As mental health research and practice continue to engage with questions of accessibility, safety, and inclusion, it is essential that widely disseminated clinical frameworks do not inadvertently reinforce neuronormative assumptions or contribute to avoidable harm (Flower et al., 2025). Greater engagement with lived experience scholarship, alongside the meaningful involvement of autistic people as co-designers in research and as epistemic partners within the therapeutic alliance itself, would strengthen the ethical grounding, scientific validity, and translational value of competence-based approaches to psychotherapy, increasing the likelihood that observed treatment effects reflect genuine and sustainable wellbeing for autistic individuals.
Footnotes
Ethics Considerations
This work does not need an ethics approval because no empirical data was collected.
Consent to Participate
This work does not involve the collection of human data.
Author Contributions
Funding
The authors received no financial support for the research, authorship, and/or publication of this article.

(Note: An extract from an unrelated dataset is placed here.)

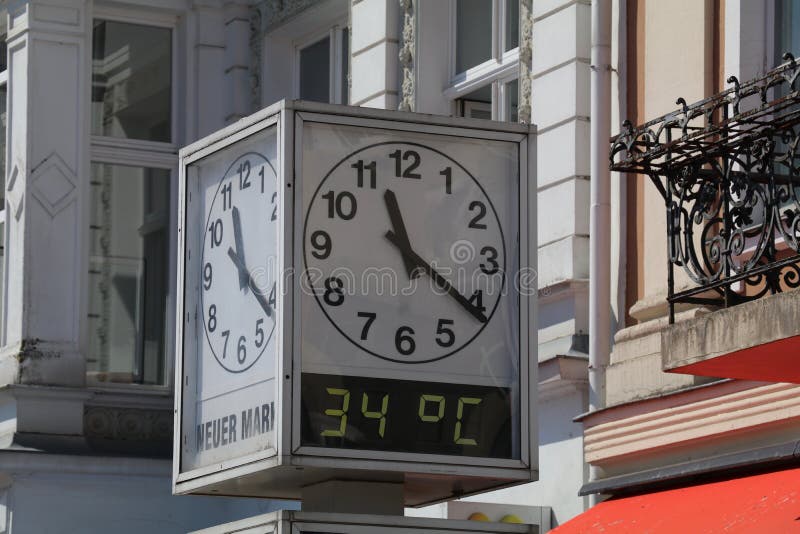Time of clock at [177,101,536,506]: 11:20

Declaration of Conflicting Interests
The authors declared the following potential conflicts of interest with respect to the research, authorship, and/or publication of this article: Laurence Cobbaert is on the Board of Directors of not-for-profit organisation Eating Disorders Neurodiversity Australia (EDNA). They receive no direct financial remuneration from their Directorship position with EDNA. Laurence Cobbaert is also the Founder and Chair of the neurodiversity special interest group at the Australia and New Zealand Academy for Eating Disorders.
Data Availability Statement
No data was used for the research described in the article.
Community Involvement and Positionality Statement
This manuscript was conceptualised and developed through an autistic-led and lived experience–informed approach. All authors identify as neurodivergent, with the majority identifying as autistic. A majority of authors also have lived experience of mental health distress, alongside personal engagement with mental healthcare professionals and systems. The manuscript is additionally informed by alignment with the neurodiversity paradigm and neurodiversity-affirming approaches to psychological care, which emphasise respect for neurocognitive diversity, rejection of deficit-only conceptualisations of neurodivergence, and the importance of relational, contextual, and person-defined understandings of wellbeing. Experiential expertise informed the framing of the manuscript, interpretation of the literature, and identification of potential risks associated with generic psychotherapy competence frameworks. The arguments presented were shaped by perspectives grounded in lived experience, including considerations of relational safety, masking, epistemic marginalisation, and iatrogenic harm within mental health care contexts. Consistent with co-production principles, lived experience perspectives were treated as a form of expertise alongside academic and clinical scholarship throughout the development of the manuscript.